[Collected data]
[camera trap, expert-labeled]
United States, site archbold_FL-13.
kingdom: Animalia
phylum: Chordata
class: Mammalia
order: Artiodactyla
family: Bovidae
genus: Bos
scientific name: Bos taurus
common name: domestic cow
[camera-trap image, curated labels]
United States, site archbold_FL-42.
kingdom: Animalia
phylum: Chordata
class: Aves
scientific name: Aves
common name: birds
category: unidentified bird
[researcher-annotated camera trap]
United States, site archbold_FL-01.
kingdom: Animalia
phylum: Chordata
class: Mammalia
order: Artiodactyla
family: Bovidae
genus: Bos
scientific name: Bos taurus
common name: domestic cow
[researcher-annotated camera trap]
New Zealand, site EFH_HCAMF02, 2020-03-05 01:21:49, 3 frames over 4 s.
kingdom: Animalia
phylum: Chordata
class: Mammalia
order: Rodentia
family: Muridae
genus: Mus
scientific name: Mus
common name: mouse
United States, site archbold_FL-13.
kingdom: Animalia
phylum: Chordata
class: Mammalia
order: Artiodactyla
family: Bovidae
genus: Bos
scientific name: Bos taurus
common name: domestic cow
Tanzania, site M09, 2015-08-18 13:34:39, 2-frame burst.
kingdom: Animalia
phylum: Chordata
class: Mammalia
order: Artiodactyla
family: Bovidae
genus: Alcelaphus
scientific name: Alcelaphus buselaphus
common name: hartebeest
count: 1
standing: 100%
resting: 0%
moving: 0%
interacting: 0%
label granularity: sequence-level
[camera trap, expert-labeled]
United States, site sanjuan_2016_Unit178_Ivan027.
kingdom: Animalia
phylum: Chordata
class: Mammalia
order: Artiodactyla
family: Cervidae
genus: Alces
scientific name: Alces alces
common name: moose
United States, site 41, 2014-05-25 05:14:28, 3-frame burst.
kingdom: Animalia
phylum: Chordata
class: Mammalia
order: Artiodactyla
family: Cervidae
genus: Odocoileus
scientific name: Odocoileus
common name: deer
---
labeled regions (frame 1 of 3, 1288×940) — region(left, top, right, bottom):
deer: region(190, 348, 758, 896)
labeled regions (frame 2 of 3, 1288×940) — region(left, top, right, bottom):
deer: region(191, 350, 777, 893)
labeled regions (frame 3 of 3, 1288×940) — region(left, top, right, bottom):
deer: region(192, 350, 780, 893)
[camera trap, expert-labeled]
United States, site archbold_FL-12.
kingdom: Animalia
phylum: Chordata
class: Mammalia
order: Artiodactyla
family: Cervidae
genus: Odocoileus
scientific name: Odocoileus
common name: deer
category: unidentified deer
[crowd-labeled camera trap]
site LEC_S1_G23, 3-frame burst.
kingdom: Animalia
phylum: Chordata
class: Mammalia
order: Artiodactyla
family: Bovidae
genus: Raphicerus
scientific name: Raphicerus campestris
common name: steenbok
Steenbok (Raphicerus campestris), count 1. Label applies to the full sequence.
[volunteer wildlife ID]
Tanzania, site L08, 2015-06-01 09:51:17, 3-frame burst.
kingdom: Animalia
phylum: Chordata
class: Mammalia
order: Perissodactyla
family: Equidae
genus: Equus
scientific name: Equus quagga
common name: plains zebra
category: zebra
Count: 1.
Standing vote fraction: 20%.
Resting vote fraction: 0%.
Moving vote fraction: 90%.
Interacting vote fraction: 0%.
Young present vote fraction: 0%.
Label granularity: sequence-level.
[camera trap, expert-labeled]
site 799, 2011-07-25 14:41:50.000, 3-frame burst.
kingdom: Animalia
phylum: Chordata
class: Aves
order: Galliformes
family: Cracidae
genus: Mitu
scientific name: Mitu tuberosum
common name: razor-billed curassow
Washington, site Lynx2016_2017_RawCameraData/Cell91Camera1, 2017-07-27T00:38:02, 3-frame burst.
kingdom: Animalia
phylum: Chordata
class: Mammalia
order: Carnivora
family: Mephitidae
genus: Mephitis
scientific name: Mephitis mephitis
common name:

▶ What is expected
Find the line containing "Young present vote fraction: 0%." in the data above. Please transcribe it and every line after it, exactly.

▶ Solution to this exercise
Young present vote fraction: 0%.
Label granularity: sequence-level.
[camera trap, expert-labeled]
site 799, 2011-07-25 14:41:50.000, 3-frame burst.
kingdom: Animalia
phylum: Chordata
class: Aves
order: Galliformes
family: Cracidae
genus: Mitu
scientific name: Mitu tuberosum
common name: razor-billed curassow
Washington, site Lynx2016_2017_RawCameraData/Cell91Camera1, 2017-07-27T00:38:02, 3-frame burst.
kingdom: Animalia
phylum: Chordata
class: Mammalia
order: Carnivora
family: Mephitidae
genus: Mephitis
scientific name: Mephitis mephitis
common name:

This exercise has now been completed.